WHAT IS REQUIRED - Check the entries below for lines with "burst"; report only how many there are.

********************

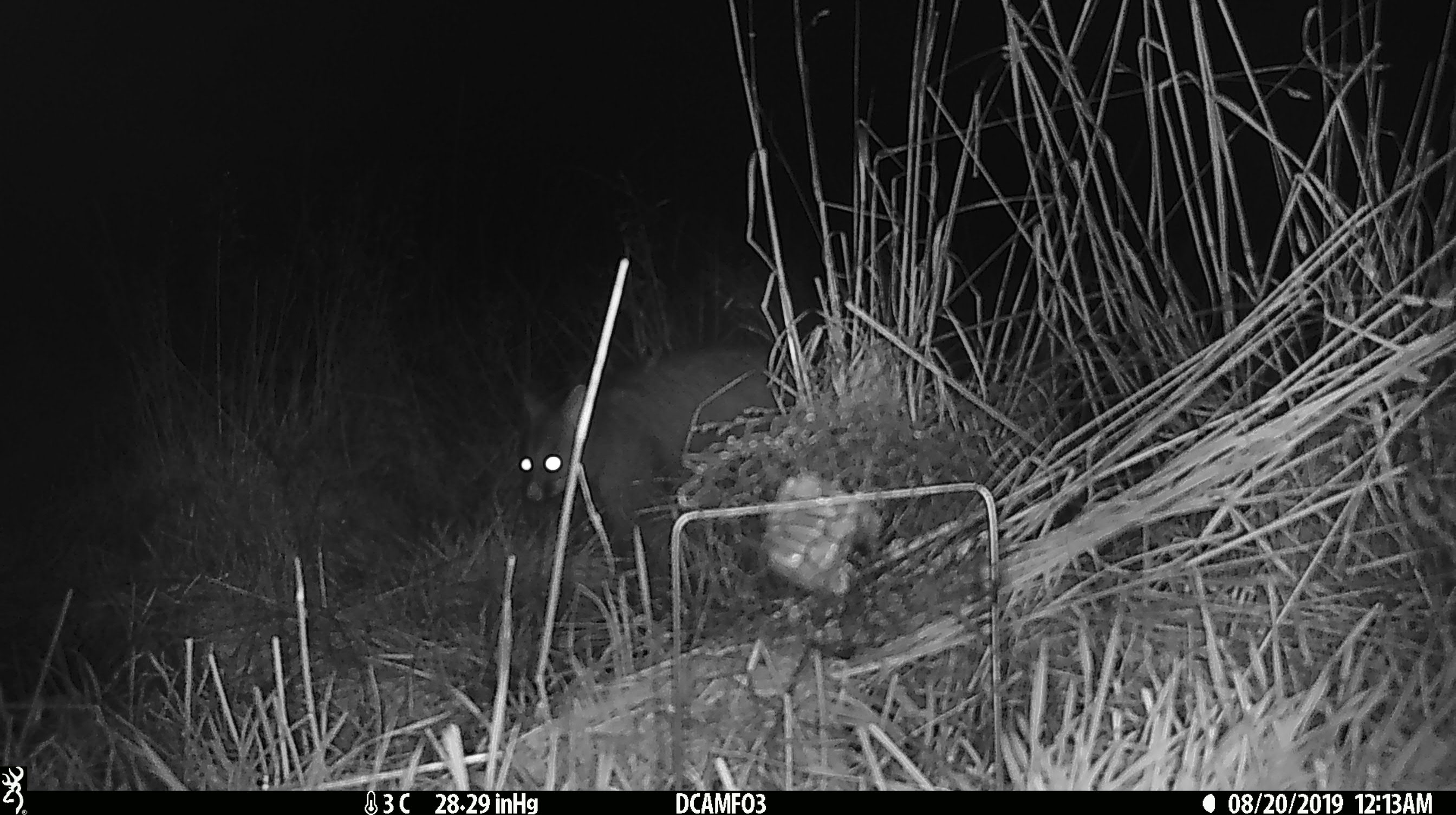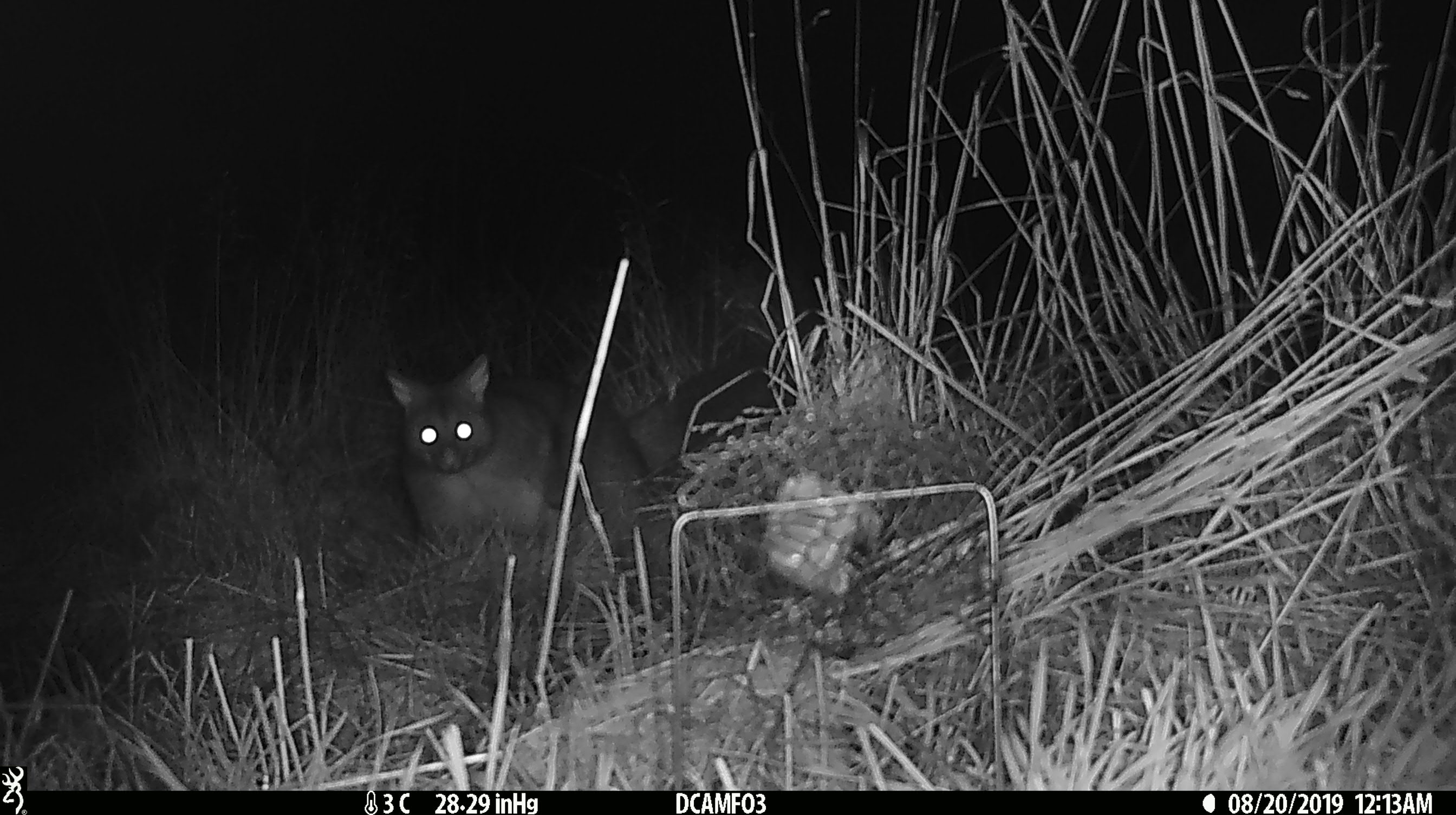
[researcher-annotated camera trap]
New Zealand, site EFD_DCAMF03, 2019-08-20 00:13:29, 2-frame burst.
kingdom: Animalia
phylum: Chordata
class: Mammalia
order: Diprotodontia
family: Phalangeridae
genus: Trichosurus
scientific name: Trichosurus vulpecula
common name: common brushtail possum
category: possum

********************

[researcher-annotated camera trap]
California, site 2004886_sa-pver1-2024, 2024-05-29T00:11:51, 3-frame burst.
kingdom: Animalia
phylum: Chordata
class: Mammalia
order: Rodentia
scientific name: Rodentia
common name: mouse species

********************

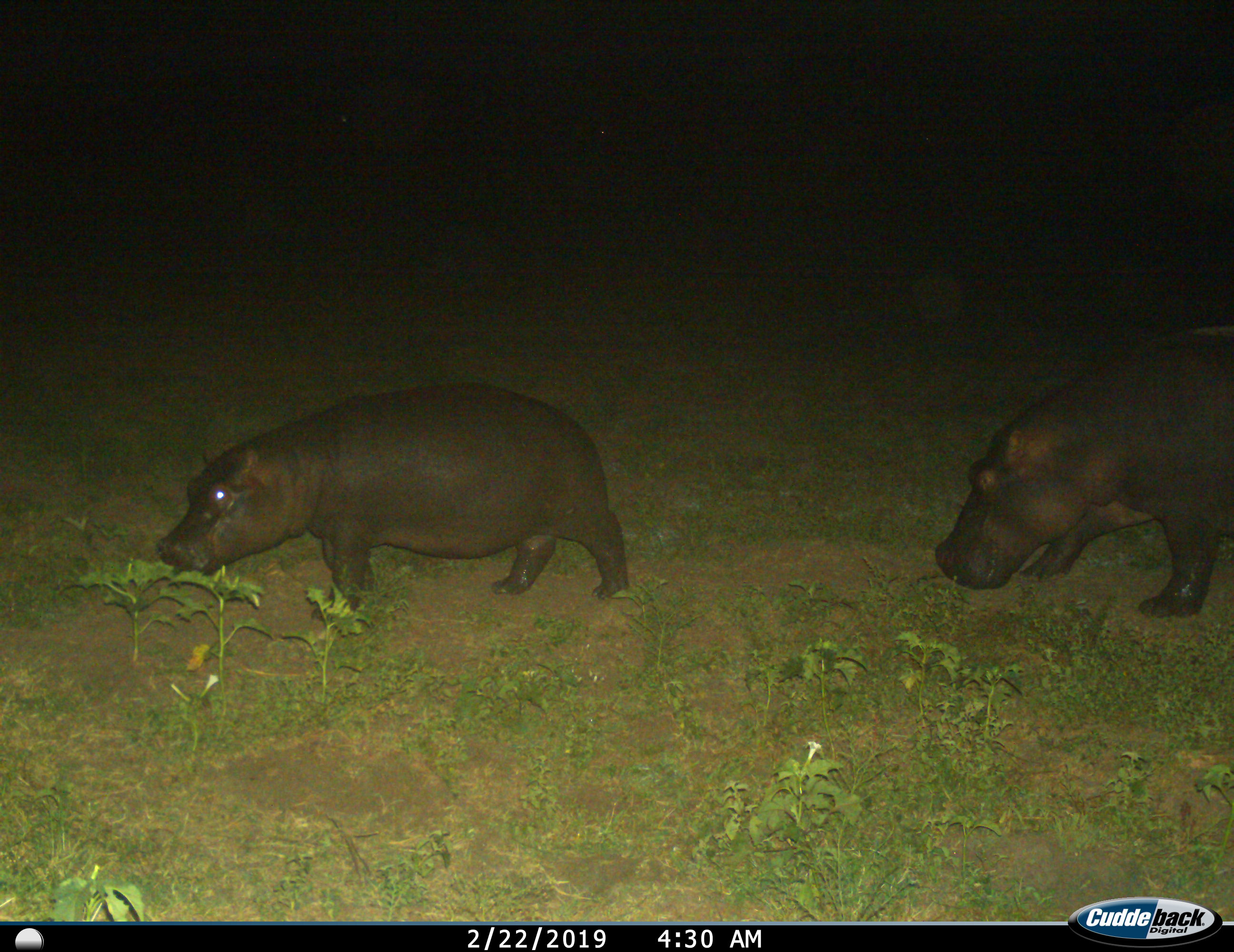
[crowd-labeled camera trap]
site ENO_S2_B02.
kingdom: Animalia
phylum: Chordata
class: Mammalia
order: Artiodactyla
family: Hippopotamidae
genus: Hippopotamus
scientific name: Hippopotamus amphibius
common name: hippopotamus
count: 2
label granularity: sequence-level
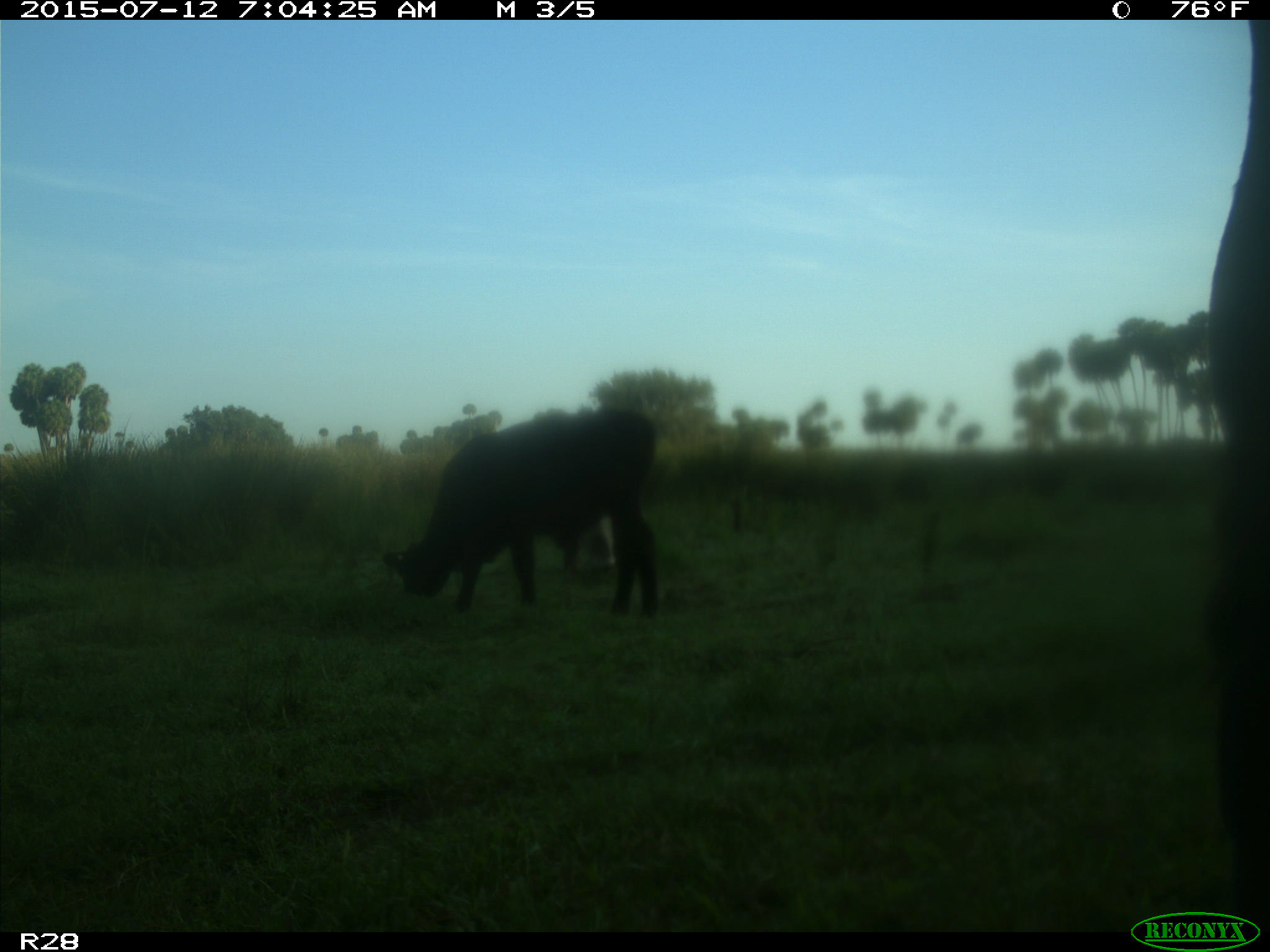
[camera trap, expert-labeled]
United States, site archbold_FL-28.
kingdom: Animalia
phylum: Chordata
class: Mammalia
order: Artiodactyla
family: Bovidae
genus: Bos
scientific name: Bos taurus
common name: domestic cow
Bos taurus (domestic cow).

********************

RESPONSE BOX - 2